##### Input records #####

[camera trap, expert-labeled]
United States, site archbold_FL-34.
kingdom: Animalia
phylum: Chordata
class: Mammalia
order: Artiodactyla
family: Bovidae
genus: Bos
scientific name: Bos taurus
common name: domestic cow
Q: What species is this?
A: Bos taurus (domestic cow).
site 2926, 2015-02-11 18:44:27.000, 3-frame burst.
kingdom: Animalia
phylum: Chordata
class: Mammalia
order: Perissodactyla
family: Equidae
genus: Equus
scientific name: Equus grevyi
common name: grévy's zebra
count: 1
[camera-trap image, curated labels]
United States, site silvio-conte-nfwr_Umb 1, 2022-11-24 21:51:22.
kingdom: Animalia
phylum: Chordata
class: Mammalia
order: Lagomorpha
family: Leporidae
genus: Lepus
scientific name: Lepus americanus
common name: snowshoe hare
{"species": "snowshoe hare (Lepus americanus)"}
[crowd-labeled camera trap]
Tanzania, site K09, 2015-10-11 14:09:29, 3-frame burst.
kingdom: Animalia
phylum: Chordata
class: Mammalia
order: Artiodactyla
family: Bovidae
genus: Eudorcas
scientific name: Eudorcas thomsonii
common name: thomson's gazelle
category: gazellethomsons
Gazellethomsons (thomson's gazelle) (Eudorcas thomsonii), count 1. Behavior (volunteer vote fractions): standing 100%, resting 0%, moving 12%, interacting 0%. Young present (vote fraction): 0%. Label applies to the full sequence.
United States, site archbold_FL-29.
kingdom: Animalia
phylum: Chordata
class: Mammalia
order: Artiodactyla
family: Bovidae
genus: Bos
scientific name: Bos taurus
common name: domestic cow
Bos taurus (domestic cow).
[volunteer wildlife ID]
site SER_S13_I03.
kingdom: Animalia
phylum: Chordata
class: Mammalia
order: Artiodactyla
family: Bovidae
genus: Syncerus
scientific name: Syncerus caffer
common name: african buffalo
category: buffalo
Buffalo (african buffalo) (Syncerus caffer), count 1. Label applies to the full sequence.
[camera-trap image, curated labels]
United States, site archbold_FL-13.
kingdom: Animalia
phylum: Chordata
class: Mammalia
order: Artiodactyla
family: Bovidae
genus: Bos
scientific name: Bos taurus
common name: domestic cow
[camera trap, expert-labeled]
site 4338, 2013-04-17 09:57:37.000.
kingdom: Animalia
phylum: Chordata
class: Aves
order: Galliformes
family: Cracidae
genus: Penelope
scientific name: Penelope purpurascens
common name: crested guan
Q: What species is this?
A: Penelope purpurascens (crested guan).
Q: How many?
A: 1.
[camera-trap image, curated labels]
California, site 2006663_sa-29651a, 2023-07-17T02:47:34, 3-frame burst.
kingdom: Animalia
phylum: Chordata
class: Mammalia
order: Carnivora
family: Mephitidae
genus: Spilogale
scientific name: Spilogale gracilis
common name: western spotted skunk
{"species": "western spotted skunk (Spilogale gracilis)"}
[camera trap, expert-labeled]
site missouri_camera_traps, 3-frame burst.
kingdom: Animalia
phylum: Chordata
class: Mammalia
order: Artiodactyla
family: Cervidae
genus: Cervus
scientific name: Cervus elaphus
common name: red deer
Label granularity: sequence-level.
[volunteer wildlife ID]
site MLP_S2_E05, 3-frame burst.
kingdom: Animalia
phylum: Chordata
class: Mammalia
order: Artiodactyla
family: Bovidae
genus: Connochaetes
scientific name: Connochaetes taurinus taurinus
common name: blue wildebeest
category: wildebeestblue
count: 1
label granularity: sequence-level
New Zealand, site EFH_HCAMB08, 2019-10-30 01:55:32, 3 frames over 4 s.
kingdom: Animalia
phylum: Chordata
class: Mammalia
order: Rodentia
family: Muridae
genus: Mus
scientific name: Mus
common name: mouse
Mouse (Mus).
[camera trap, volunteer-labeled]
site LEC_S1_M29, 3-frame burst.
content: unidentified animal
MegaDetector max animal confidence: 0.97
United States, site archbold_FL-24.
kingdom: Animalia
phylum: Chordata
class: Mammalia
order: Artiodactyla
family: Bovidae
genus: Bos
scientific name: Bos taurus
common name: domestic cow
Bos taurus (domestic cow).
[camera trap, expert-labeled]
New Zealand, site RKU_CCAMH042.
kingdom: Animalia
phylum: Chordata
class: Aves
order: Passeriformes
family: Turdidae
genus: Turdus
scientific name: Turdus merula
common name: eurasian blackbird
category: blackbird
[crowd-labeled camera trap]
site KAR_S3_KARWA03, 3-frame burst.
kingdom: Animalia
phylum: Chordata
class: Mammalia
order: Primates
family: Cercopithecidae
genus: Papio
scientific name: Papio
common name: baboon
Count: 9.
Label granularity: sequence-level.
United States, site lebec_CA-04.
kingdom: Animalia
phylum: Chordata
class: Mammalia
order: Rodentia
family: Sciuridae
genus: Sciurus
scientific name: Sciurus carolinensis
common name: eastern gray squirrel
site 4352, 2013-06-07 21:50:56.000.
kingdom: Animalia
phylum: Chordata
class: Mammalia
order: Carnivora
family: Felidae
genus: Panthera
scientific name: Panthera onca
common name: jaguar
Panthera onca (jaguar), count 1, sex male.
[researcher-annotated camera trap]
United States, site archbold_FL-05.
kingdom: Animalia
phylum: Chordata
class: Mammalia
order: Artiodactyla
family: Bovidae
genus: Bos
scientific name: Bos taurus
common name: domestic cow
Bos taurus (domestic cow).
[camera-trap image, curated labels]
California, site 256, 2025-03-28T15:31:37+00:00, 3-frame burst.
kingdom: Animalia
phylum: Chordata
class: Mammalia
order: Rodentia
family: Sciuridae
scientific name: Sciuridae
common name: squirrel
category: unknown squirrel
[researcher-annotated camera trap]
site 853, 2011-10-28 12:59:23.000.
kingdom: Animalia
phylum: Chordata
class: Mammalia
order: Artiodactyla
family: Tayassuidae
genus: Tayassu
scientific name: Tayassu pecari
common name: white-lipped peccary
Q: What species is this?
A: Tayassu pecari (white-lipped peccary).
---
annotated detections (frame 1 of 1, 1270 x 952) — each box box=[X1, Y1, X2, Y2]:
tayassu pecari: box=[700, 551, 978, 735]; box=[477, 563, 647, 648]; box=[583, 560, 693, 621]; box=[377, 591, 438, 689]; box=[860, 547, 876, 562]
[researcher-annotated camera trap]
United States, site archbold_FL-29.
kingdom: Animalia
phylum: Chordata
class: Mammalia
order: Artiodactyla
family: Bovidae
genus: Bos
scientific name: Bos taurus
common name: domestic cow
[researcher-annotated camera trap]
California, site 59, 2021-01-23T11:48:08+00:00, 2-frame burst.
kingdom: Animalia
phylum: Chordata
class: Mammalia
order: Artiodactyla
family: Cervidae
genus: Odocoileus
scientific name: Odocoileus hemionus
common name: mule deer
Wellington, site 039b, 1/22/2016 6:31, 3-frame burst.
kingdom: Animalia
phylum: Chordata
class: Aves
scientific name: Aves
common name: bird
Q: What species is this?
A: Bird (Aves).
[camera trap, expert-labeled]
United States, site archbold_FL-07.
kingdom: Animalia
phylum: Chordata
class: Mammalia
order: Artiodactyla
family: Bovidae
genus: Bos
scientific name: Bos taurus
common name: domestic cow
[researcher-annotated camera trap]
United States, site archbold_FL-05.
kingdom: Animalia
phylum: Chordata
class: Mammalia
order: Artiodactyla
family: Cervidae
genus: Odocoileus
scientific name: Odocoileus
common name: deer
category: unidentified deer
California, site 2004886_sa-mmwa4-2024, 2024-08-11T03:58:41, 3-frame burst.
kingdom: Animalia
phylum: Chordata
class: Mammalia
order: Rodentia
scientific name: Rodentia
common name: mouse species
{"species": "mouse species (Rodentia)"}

#####

→ What needs to be done: From the entries above, collect every line with the string "deer" in it.

→ Answer to this problem:
common name: red deer
common name: mule deer
common name: deer
category: unidentified deer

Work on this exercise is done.